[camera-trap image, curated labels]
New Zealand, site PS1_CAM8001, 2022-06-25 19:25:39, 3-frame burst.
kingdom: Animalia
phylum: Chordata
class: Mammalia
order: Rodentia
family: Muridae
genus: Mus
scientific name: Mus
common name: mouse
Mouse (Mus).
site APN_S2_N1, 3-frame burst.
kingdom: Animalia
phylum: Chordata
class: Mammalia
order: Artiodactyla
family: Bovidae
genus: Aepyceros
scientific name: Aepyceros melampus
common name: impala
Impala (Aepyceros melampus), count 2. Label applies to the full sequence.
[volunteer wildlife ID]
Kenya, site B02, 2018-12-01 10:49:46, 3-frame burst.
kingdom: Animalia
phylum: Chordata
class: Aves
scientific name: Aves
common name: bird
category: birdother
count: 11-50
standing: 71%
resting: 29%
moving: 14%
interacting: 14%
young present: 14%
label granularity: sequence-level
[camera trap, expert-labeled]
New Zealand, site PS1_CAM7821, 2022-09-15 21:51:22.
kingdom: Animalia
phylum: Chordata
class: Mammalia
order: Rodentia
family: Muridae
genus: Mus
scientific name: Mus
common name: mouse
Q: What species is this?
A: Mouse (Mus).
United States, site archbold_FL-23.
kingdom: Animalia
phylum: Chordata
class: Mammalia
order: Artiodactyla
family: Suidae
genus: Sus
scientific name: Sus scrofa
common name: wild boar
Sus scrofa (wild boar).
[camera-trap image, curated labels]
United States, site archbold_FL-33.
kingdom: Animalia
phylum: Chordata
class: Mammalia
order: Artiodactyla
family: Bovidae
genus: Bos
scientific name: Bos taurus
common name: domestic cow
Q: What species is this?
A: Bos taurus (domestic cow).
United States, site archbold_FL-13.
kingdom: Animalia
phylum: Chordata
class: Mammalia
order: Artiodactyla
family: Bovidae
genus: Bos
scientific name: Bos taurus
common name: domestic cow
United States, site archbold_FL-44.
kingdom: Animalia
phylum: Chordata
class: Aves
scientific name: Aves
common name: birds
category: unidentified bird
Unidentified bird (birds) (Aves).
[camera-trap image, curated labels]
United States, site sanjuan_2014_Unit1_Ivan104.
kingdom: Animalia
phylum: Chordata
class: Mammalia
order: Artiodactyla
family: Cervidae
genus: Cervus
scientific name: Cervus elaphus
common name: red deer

→ **YOUR INSTRUCTIONS**
Please transcribe the data exactly from its first line. End with the line that contains "scientific name: Aepyceros melampus".

→ **ANSWER SPACE**
[camera-trap image, curated labels]
New Zealand, site PS1_CAM8001, 2022-06-25 19:25:39, 3-frame burst.
kingdom: Animalia
phylum: Chordata
class: Mammalia
order: Rodentia
family: Muridae
genus: Mus
scientific name: Mus
common name: mouse
Mouse (Mus).
site APN_S2_N1, 3-frame burst.
kingdom: Animalia
phylum: Chordata
class: Mammalia
order: Artiodactyla
family: Bovidae
genus: Aepyceros
scientific name: Aepyceros melampus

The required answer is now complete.